▸ **Task statement**
Practice item. Set the material below down again exactly, with no pictures.

▸ **Supplied information**
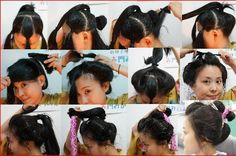 日本髪っぽく自分で自毛結いの結い方を一枚にまとめました how to make your hair in japanese style◆2013/12/17髪結い練習会@大阪、参加者募集→http://amba.to/1fimYJQ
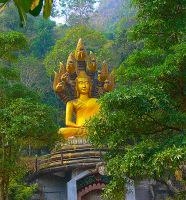 Buddhist Monastery in Mae Sot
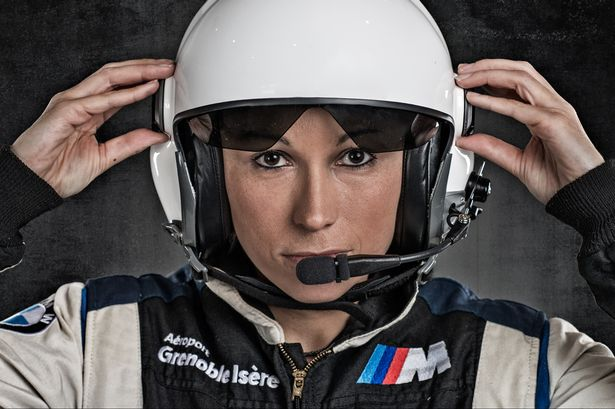 Melanie Astles. Red Bull Air Race Pilot, five-time aerobatics champion in France. (Photo: Joerg Mitter, Limex Images)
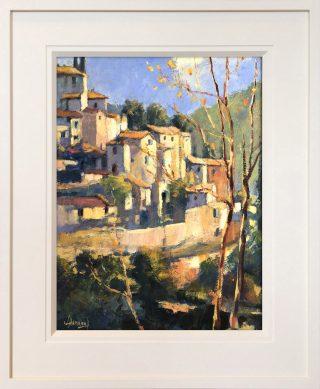 TuscanHilltop John Hammond lores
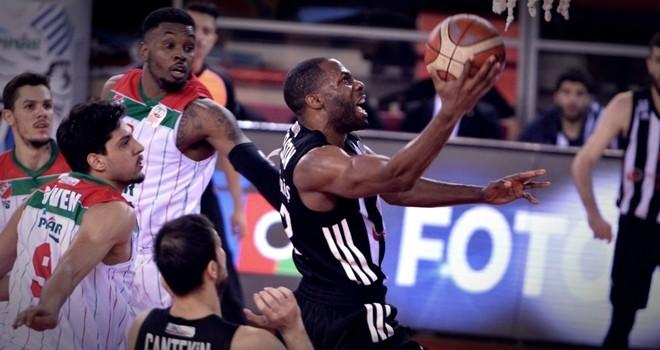 P. Karşıyaka:89 - Beşiktaş Sompo Japan:87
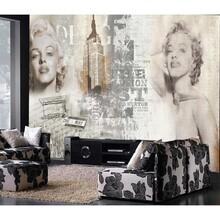 Marilyn Monroe - duvar posteri marilyn monreo TM-603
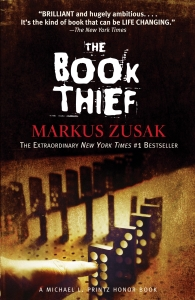 book-thief-300-dpi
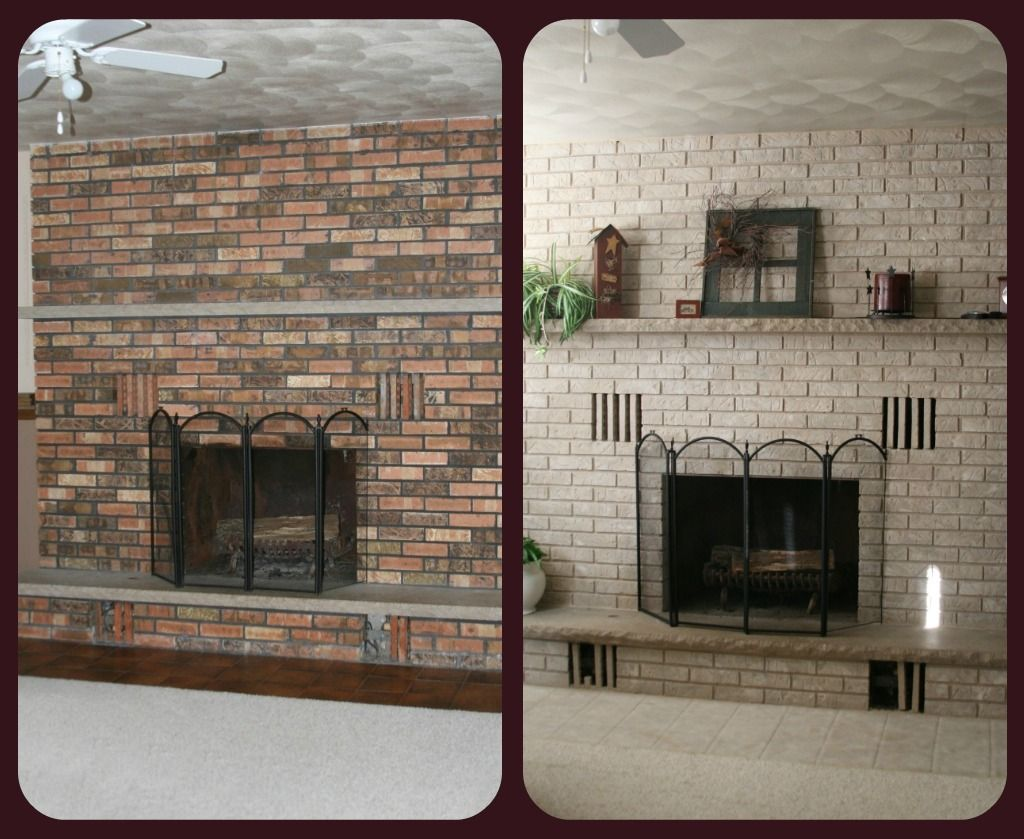 before and after remodeled brick fireplaces before u0026 after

▸ **Task response**
 日本髪っぽく自分で自毛結いの結い方を一枚にまとめました how to make your hair in japanese style◆2013/12/17髪結い練習会@大阪、参加者募集→http://amba.to/1fimYJQ
 Buddhist Monastery in Mae Sot
 Melanie Astles. Red Bull Air Race Pilot, five-time aerobatics champion in France. (Photo: Joerg Mitter, Limex Images)
 TuscanHilltop John Hammond lores
 P. Karşıyaka:89 - Beşiktaş Sompo Japan:87
 Marilyn Monroe - duvar posteri marilyn monreo TM-603
 book-thief-300-dpi
 before and after remodeled brick fireplaces before u0026 after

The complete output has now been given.